Stream Concurrency (or lack thereof) on GTX 480

I am trying to write a program that takes smaller chunks of data and runs a histogram over them to find the frequency of symbols. This will eventually be used as a portion of a GPU compression algorithm.

I’m trying to look at it from the standpoint of making a single block of data use a single CUDA block, and rely on concurrent kernels to maximize the occupancy of the card. This allows me to compress shorter files without wasting the rest of the GPU, and to keep the GPU full while it’s doing the scatter/gather portions of the algorithm that work best in a single block.
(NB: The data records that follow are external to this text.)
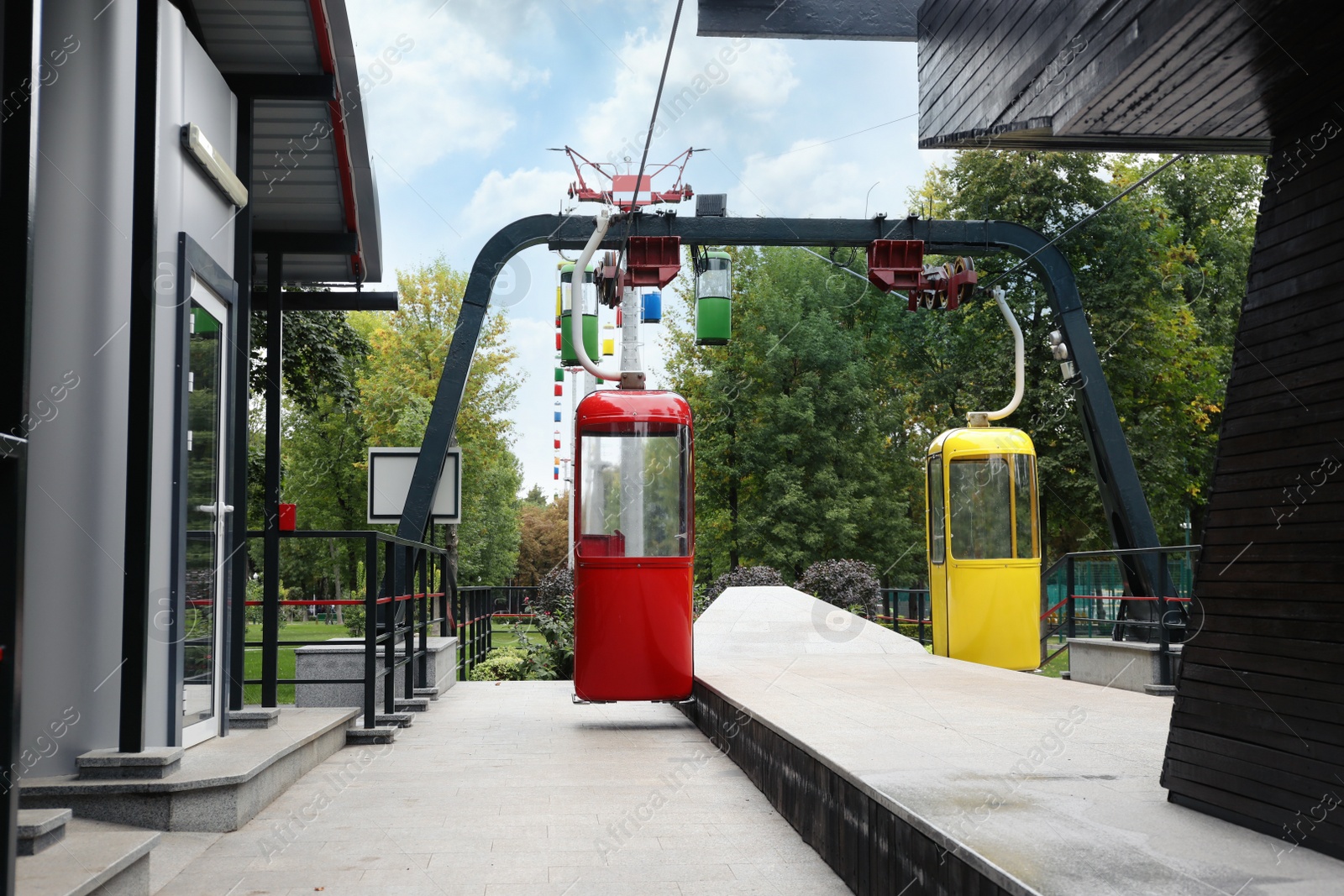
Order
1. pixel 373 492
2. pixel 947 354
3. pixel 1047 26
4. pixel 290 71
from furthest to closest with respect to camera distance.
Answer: pixel 947 354 → pixel 373 492 → pixel 290 71 → pixel 1047 26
Here’s the problem. When I attempt to split the execution into multiple streams and execute the same kernel for different data in different streams (the kernels only use one block), the kernels serialize behind each other. I would expect it to run the kernels together at the same time on different multiprocessors, but it doesn’t seem to work that way. Even more serious, it won’t overlap communication and processing… the downloads back to main memory wait until all kernels have completed, not just the one in their stream. What am I missing?

[codebox]

#include

#include

#include

#include <sys/time.h>

#include <stdlib.h>

#define MAX_CUDA_SIZE 524288 //512 threads per block * 1024 data per thread

#define THREADS_PER_BLOCK 512

#define BYTES_PER_THREAD 1024

#define NUMBER_OF_STREAMS 4 //should be more than the number of blocks to occupy the GPU

#define DATA_BUCKETS 256 //must be power of 2

typedef unsigned char DATA;

typedef unsigned int uint;

typedef unsigned char uchar;

using namespace std;

double etime() {

struct timeval t;

gettimeofday(&t, NULL);

return t.tv_sec + 1.e-6*t.tv_usec;

}

global void gatherFrequencies(DATA *input, uint inputLength, uint *freqTable)

{

for (int i = threadIdx.x; i < DATA_BUCKETS; i += blockDim.x) freqTable[i] = 0;

__syncthreads();

for (int i = threadIdx.x; i < inputLength; i += blockDim.x) {

	atomicAdd(freqTable + input[i], 1);

	int waste = 0;

	for (waste = 0; waste < 100000; waste++) waste += 1;

	input[i] = waste;

	//freqTable[input[i]]++;

}

}

int main(int argc, char **argv)

{

cudaSetDevice(0);



cout << "Encoding random" << endl;

cudaStream_t streams[NUMBER_OF_STREAMS];

DATA *Hdata[NUMBER_OF_STREAMS], *Ddata[NUMBER_OF_STREAMS];

uint *Hfreq[NUMBER_OF_STREAMS], *Dfreq[NUMBER_OF_STREAMS];

int stream;

for (stream = 0; stream < NUMBER_OF_STREAMS; stream++)

{

	cudaStreamCreate(&streams[stream]);

	cudaMallocHost(&Hdata[stream], MAX_CUDA_SIZE * sizeof(DATA));

	cudaMalloc(&Ddata[stream], MAX_CUDA_SIZE * sizeof(DATA));

	cudaMallocHost(&Hfreq[stream], DATA_BUCKETS * sizeof(int));

	cudaMalloc(&Dfreq[stream], DATA_BUCKETS * sizeof(int));

	for (int i = 0; i < NUMBER_OF_STREAMS; i++)

		Hfreq[stream][i] = 43;

}	

stream = 0;

cudaEvent_t preupload[NUMBER_OF_STREAMS];

cudaEvent_t upload[NUMBER_OF_STREAMS];

cudaEvent_t pregather[NUMBER_OF_STREAMS];

cudaEvent_t gather[NUMBER_OF_STREAMS];

cudaEvent_t predownload[NUMBER_OF_STREAMS];

cudaEvent_t download[NUMBER_OF_STREAMS];

for (int i = 0; i < NUMBER_OF_STREAMS; i++) {

	cudaEventCreate(&preupload[i]);

	cudaEventCreate(&upload[i]);

	cudaEventCreate(&pregather[i]);

	cudaEventCreate(&gather[i]);

	cudaEventCreate(&predownload[i]);

	cudaEventCreate(&download[i]);

}



int bytesRead = MAX_CUDA_SIZE*sizeof(DATA);

cout.setf(ios::fixed);

cout << setprecision(3);

cout << setw(8);

cout << "Processing " << bytesRead << " bytes of data.\n";

for (stream = 0; stream < NUMBER_OF_STREAMS; stream++)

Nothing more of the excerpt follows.